Ricciardo’s move from Red Bull Racing to Renault last season was a bit of a shock, given the fact that most of Ricciardo’s racing career had been sponsored by the energy drink company. Interestingly, that deal to swap teams didn’t seem to include paying his manager at the time, Glenn Beavis.
(There’s a lot to unpack here, so stick with us.)
Beavis was Ricciardo’s manager and consultant from 2012 to the current season, Fox Sports reports. In his lawsuit, Beavis notes that his contract entitled him to twenty percent of Ricciardo’s base salary, along with various other contractual fees—including the cost of Ricciardo’s superlicense, which allows him to race, and even the cost of a physiotherapist. Ricciardo switched from Beavis to a partnership with CAA Sports ahead of this year’s Australian Grand Prix.
Beavis also claims in the lawsuit that he was the one who started the Renault negotiations for Ricciardo in 2017, which continued until Ricciardo signed the official contract on August 2, 2018. While Ricciardo did inform Beavis that they’d be ending their partnership on December 15 of that year, Beavis was kept on to settle the Renault contract matters that weren’t finalized until March 7, 2019. Their partnership was officially nixed on March 31.

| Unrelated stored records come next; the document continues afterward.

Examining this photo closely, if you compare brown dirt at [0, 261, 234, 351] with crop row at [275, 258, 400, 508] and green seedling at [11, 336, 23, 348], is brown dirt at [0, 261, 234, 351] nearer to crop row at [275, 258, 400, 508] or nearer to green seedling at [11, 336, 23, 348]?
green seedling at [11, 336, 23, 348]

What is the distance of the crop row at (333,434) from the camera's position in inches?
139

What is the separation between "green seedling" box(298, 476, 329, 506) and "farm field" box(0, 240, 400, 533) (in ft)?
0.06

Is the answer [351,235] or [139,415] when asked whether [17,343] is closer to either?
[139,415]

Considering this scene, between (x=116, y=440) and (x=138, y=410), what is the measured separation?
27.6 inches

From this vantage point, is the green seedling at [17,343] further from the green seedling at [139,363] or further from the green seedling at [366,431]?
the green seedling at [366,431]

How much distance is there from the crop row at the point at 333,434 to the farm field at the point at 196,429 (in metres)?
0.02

Here’s where it gets sticky. Because Beavis was the one who negotiated the contract, he argues that he’s entitled to his cut of Ricciardo’s Renault salary—that £10 million we mentioned before. So he’s taking the Australian driver to court. Ricciardo wholly disagrees.
However, there’s a lot of legal red tape coming into play here. From Autosport:
Beavis says he was informed on April 4 by R&H Trust Co (Jersey) Limited, acting “on behalf of Whitedunes and/or Ricciardo”, that no commission was payable in respect of the Renault contract.
A letter dated May 30 from solicitors acting for Ricciardo allegedly reiterated that Beavis “has no entitlement to the commission, or to any other form or amount of commission, in relation to the Renault contract”, including the future contingent sums or any other deal introduced by Beavis.
I can’t imagine it’s a particularly comfortable feeling heading into F1's summer break knowing that you’re going to have to spend it getting legal consultation. But I’m sure Ricciardo can at least rest easy knowing he’s not fighting Haas F1's battle.